Many real world applications include information on both attributes of individual entities as well as relations between them, while there exists an interplay between these attributes and relations. For example, in a typical social network, the similarity of individuals’ characteristics motivates them to form relations, a.k.a. social selection; whereas the characteristics of individuals may be affected by the characteristics of their relations, a.k.a. social influence. We can measure proclivity in networks by quantifying the correlation of nodal attributes and the structure [1]. Here, we are interested in a more fundamental study, to extend the basic statistics defined for graphs and draw parallels for the attributed graphs.
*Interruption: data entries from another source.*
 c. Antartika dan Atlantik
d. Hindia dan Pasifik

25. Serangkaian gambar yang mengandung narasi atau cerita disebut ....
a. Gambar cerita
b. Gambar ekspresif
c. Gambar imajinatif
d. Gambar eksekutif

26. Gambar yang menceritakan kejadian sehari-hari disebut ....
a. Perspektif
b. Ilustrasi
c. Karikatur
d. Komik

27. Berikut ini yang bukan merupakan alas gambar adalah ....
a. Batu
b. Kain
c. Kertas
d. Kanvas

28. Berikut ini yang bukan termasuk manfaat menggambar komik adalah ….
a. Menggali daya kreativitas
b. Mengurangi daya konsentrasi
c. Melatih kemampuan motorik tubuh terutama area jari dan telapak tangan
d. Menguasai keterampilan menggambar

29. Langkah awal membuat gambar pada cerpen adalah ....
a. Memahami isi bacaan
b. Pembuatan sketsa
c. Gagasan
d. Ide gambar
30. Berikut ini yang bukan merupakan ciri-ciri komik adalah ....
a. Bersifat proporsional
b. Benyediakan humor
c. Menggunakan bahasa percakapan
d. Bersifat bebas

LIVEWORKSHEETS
More formally, an attributed graph is denoted by (A,X); where An×n is the adjacency matrix and encodes the relationships between the n nodes, and Xn×k is the attributes matrix –each row shows the feature vector of the corresponding node. Degree of a node encodes the number of its neighbors, computed as ki = ∑ j Aij . We can extend this notion to networks with binary attributes to the number of neighbors which share a particular attribute x, i.e. ki(x) = ∑ j Aijδ(Xj , x); where δ(Xj , x) = 1 iff node j has attribute x. Similar to the simple graphs, where the degree distribution is studied and showed to be heavy tail, here we can look at: 1) the degree distributions per attribute, 2) the joint probability distribution of any pair of attributes. Moreover, if we assume A(x1, x2) is the induced subgraph (or masked matrix of edges) with endpoints of values (x1, x2), i.e., A(x1, x2) = Aijδ(Xi, x1)δ(Xj , x2), then we can study and compare these distributions for the induced subgraph per each pair of attribute values. For example, Figure 1 shows the same general trend in the distribution of the original graph and the three possible induced subgraph.